Eu, Edilene, era uma menina cheia de sonhos. Queria estudar e ser atriz, mas a cidadezinha que morava não me proporcionava boas oportunidades. Mesmo assim, com toda dificuldade, eu ainda ia à escola. Eu era uma menina muito inteligente, mas aos doze anos ainda estava na terceira série, pois quase não ia à escola, devido à humilhação que sofria pelas outras crianças, porque ia quase sempre com a mesma roupa. Por esses e outros motivos, parei de estudar.

Sr. Joaquim, meu avô, trabalhava na roça. O que ganhava mal dava para comer, e mesmo assim nunca desistiu de lutar para dar o melhor para meu irmão e eu. Ele nunca perdeu a esperança de que eu realizasse meus sonhos. Eu, que desde os seis anos de idade trabalhava para ajudar meus avós, o pouco dinheiro que recebia não hesitava em comprar frutas e verduras para minha avó, que tinha um problema de saúde e necessitava desses alimentos.

Dona França, minha avó, sempre dizia:

— O sonho da minha neta é ter uma calça jeans. — ela não achava certo eu gastar meu dinheiro com ela, mas eu era uma menina.

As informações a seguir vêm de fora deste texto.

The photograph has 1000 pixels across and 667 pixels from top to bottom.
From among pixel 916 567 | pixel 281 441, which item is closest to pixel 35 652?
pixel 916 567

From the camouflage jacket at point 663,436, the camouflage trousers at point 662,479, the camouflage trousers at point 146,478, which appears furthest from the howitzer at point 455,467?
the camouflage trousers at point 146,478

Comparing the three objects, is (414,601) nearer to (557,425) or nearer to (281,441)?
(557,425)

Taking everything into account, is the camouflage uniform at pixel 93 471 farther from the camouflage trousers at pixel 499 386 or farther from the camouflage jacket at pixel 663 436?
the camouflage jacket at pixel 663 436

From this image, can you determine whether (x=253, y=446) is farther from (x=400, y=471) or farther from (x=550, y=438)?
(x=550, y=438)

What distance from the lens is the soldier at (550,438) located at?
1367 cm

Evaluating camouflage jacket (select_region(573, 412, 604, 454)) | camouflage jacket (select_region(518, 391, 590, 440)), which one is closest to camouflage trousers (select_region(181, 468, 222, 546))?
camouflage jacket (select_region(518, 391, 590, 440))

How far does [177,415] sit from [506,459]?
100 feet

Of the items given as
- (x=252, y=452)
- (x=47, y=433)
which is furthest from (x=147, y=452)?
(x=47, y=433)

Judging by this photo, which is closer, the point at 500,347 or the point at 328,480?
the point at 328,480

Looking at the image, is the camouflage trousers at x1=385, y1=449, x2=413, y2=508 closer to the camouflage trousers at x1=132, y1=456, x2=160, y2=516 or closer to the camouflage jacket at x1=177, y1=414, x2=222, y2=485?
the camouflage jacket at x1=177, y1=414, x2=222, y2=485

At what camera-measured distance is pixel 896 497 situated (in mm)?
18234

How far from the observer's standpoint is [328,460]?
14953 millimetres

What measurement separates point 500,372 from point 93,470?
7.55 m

Sabia o quanto eles precisavam de ajuda. O pouco que fazia não era muito, mas pensava nos meus avós primeiro.

— Ah, minha filha. Pega seu dinheirinho, compra a calça que tanto você quer. Não acho justo você gastar esse dinheiro comigo.

— Não, vó. A calça pode esperar. Um dia eu vou sair desse lugar, vou trabalhar e ajudar vocês. Ainda vou ter muitas calças e roupas bonitas, porque vou estudar muito e vou ser atriz de cinema. Uma coisa eu sei. Vou ser sempre uma pessoa honesta e digna e tudo que a senhora e vovô me ensinaram, vou guardar comigo.

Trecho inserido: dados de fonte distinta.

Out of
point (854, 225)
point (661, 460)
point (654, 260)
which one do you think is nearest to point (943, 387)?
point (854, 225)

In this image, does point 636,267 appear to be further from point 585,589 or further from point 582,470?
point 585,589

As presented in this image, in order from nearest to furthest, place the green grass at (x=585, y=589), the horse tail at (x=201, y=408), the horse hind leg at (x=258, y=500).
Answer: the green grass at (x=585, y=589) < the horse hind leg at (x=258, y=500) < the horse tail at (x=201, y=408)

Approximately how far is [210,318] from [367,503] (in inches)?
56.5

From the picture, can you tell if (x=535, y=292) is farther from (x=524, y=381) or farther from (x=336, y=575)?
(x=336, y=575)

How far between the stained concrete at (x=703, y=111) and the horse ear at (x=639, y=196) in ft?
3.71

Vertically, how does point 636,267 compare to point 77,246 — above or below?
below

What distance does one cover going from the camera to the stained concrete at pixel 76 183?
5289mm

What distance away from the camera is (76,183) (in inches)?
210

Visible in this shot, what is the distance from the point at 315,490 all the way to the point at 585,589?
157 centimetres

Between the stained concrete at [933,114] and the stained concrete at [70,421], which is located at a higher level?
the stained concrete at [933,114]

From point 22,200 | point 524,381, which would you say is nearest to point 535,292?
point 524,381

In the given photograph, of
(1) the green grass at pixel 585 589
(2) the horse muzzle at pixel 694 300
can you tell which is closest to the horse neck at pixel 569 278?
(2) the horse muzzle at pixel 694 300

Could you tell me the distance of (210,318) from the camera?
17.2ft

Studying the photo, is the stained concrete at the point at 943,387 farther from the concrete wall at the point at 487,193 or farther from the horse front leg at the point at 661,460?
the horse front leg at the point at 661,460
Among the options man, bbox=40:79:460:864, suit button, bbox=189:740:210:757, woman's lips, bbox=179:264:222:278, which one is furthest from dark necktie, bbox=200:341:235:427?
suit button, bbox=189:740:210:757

Era domingo. Peguei um balde e fui para a lagoa buscar água como sempre fazia pela manhã. Quando voltei, fui me aproximando da porteira e vi que tinham três carros parados. Fiquei pasma ao olhar. Um dos carros me chamava atenção. Era um carro cheio de luzes, que parecia uma árvore de Natal. Fui me aproximando devagar. Meu avô me chamou e disse para as visitas.

— Essa é minha filha Dilma (ele me chamava assim, um apelido carinhoso que me colocou). – eu entrei desconfiada e cumprimentei todos.

Uma mulher olhou pra mim e disse.

— Sou sua tia, Dilma. Esse é seu nome?

— Não – respondi. – Eu me chamo Edilene.

— Que nome mais lindo, assim como você. Quantos anos você tem, Edilene?

— Eu tenho onze anos, vou fazer doze no mês que vem.

— Nossa! Você é uma menina bem esforçada. Tão nova e já tem a responsabilidade de um adulto. Parabéns, Joaquim. Vocês a criaram muito bem.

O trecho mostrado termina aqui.